What you are asked to do — Print every one of the records below word for word, changing nothing.

━━━━━ Information shown

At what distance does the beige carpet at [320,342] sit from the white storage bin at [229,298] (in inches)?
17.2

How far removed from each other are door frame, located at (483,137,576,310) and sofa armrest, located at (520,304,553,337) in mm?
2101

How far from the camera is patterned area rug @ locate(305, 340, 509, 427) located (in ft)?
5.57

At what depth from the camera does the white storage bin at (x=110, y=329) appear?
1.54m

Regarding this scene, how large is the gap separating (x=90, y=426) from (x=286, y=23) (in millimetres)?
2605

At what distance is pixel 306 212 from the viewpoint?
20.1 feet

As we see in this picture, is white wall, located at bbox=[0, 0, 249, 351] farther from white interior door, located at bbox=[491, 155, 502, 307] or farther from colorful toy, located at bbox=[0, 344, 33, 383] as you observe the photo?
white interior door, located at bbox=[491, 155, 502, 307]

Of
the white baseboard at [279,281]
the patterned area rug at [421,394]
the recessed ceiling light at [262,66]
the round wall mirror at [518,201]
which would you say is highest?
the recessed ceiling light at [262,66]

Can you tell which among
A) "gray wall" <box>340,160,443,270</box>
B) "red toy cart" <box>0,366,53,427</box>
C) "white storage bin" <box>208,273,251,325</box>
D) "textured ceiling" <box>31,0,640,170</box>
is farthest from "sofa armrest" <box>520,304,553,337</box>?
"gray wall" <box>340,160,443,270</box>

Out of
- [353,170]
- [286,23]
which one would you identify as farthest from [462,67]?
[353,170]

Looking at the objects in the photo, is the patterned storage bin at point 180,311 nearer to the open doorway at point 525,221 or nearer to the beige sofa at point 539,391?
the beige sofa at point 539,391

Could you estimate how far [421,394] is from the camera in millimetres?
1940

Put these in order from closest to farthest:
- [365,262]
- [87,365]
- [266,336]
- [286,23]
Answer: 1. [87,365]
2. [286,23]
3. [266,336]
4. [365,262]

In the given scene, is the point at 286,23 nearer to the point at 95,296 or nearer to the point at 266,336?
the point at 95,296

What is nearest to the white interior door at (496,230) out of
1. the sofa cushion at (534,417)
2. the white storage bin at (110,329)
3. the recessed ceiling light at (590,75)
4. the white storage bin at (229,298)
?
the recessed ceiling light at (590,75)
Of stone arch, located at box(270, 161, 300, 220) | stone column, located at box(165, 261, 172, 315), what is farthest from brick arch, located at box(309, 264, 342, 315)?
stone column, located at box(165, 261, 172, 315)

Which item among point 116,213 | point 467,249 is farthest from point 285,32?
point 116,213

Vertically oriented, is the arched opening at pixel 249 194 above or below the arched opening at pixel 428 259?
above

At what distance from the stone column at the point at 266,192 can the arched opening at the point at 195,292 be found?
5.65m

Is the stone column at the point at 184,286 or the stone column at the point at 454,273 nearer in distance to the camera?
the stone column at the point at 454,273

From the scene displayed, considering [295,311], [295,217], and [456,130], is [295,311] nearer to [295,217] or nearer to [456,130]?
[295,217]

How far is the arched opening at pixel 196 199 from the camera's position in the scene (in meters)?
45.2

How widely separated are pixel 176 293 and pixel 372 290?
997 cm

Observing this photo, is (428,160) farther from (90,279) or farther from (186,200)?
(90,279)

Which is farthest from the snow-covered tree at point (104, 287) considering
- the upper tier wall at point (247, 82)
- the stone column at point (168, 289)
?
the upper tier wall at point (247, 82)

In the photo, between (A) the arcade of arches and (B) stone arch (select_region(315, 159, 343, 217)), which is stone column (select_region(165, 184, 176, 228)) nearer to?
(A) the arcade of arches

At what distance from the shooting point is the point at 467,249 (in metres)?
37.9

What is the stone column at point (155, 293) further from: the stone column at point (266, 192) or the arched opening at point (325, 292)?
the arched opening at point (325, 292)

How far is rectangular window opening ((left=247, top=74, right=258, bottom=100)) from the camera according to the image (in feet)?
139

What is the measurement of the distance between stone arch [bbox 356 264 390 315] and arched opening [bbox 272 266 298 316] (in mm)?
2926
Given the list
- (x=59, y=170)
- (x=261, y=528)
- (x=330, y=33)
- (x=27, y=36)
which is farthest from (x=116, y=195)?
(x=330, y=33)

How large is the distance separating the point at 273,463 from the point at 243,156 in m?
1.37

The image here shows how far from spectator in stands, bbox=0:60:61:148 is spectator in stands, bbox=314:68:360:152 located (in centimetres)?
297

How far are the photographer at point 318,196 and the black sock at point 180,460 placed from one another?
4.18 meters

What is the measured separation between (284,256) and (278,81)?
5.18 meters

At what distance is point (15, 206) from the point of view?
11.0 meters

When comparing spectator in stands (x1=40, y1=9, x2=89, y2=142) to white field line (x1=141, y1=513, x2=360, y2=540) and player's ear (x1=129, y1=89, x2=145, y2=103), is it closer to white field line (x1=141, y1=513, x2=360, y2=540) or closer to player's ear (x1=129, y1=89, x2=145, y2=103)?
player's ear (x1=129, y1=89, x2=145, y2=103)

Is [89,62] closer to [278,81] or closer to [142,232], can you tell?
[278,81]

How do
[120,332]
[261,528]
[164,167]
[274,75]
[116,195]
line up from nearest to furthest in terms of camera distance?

━━━━━━━━━━

Exercise result —
At what distance does the beige carpet at [320,342] sit from the white storage bin at [229,298] (in inches)?
17.2

How far removed from each other are door frame, located at (483,137,576,310) and sofa armrest, located at (520,304,553,337) in mm?
2101

How far from the camera is patterned area rug @ locate(305, 340, 509, 427) located (in ft)?
5.57

At what depth from the camera does the white storage bin at (x=110, y=329) appear?
1.54m

Regarding this scene, how large is the gap separating (x=90, y=426) from (x=286, y=23) (in millimetres)?
2605

At what distance is pixel 306 212 from the viewpoint?
20.1 feet

As we see in this picture, is white wall, located at bbox=[0, 0, 249, 351] farther from white interior door, located at bbox=[491, 155, 502, 307] or farther from colorful toy, located at bbox=[0, 344, 33, 383] as you observe the photo?
white interior door, located at bbox=[491, 155, 502, 307]

Of
the white baseboard at [279,281]
the patterned area rug at [421,394]
the recessed ceiling light at [262,66]
the round wall mirror at [518,201]
which would you say is highest?
the recessed ceiling light at [262,66]

Can you tell which among
A) "gray wall" <box>340,160,443,270</box>
B) "red toy cart" <box>0,366,53,427</box>
C) "white storage bin" <box>208,273,251,325</box>
D) "textured ceiling" <box>31,0,640,170</box>
is farthest from "sofa armrest" <box>520,304,553,337</box>?
"gray wall" <box>340,160,443,270</box>

Out of
- [353,170]
- [286,23]
which one would you identify as farthest from [462,67]?
[353,170]

Looking at the objects in the photo, is the patterned storage bin at point 180,311 nearer to the open doorway at point 525,221 or nearer to the beige sofa at point 539,391?
the beige sofa at point 539,391

Could you estimate how far [421,394] is from the camera in millimetres?
1940

Put these in order from closest to farthest:
- [365,262]
- [87,365]
- [266,336]
- [286,23]
Answer: 1. [87,365]
2. [286,23]
3. [266,336]
4. [365,262]

In the given scene, is the point at 286,23 nearer to the point at 95,296 or nearer to the point at 266,336?
the point at 95,296

What is nearest to the white interior door at (496,230) out of
1. the sofa cushion at (534,417)
2. the white storage bin at (110,329)
3. the recessed ceiling light at (590,75)
4. the white storage bin at (229,298)
?
the recessed ceiling light at (590,75)
Of stone arch, located at box(270, 161, 300, 220) | stone column, located at box(165, 261, 172, 315), what is farthest from brick arch, located at box(309, 264, 342, 315)?
stone column, located at box(165, 261, 172, 315)

Which item among point 116,213 | point 467,249 is farthest from point 285,32?
point 116,213

Vertically oriented, is the arched opening at pixel 249 194 above or below the arched opening at pixel 428 259?
above

At what distance from the stone column at the point at 266,192 can the arched opening at the point at 195,292 be found?
5.65m

Is the stone column at the point at 184,286 or the stone column at the point at 454,273 nearer in distance to the camera?
the stone column at the point at 454,273

From the scene displayed, considering [295,311], [295,217], and [456,130], is [295,311] nearer to [295,217] or nearer to [456,130]?
[295,217]

How far is the arched opening at pixel 196 199 from the camera's position in the scene (in meters)?
45.2

How widely separated are pixel 176 293 and pixel 372 290?
997 cm

Observing this photo, is (428,160) farther from (90,279) or farther from (186,200)?
(90,279)

Which is farthest from the snow-covered tree at point (104, 287) considering
- the upper tier wall at point (247, 82)
- the stone column at point (168, 289)
?
the upper tier wall at point (247, 82)

In the photo, between (A) the arcade of arches and (B) stone arch (select_region(315, 159, 343, 217)), which is stone column (select_region(165, 184, 176, 228)) nearer to?
(A) the arcade of arches

At what distance from the shooting point is the point at 467,249 (in metres)?
37.9

What is the stone column at point (155, 293) further from: the stone column at point (266, 192) or the arched opening at point (325, 292)?
the arched opening at point (325, 292)

How far is rectangular window opening ((left=247, top=74, right=258, bottom=100)) from the camera according to the image (in feet)?
139

What is the measurement of the distance between stone arch [bbox 356 264 390 315] and arched opening [bbox 272 266 298 316] (in mm)?
2926
Given the list
- (x=59, y=170)
- (x=261, y=528)
- (x=330, y=33)
- (x=27, y=36)
which is farthest from (x=116, y=195)?
(x=330, y=33)

How large is the distance separating the point at 273,463 from the point at 243,156 in m?
1.37

The image here shows how far from spectator in stands, bbox=0:60:61:148 is spectator in stands, bbox=314:68:360:152 located (in centimetres)?
297

How far are the photographer at point 318,196 and the black sock at point 180,460 placed from one another?
4.18 meters

What is the measured separation between (284,256) and (278,81)?
5.18 meters

At what distance is point (15, 206) from the point of view?
11.0 meters

When comparing spectator in stands (x1=40, y1=9, x2=89, y2=142) to white field line (x1=141, y1=513, x2=360, y2=540) and player's ear (x1=129, y1=89, x2=145, y2=103), is it closer to white field line (x1=141, y1=513, x2=360, y2=540) or closer to player's ear (x1=129, y1=89, x2=145, y2=103)?
player's ear (x1=129, y1=89, x2=145, y2=103)

Is [89,62] closer to [278,81] or closer to [142,232], can you tell?
[278,81]

How do
[120,332]
[261,528]
[164,167]
[274,75]
[116,195]
line up from nearest to furthest in terms of camera distance?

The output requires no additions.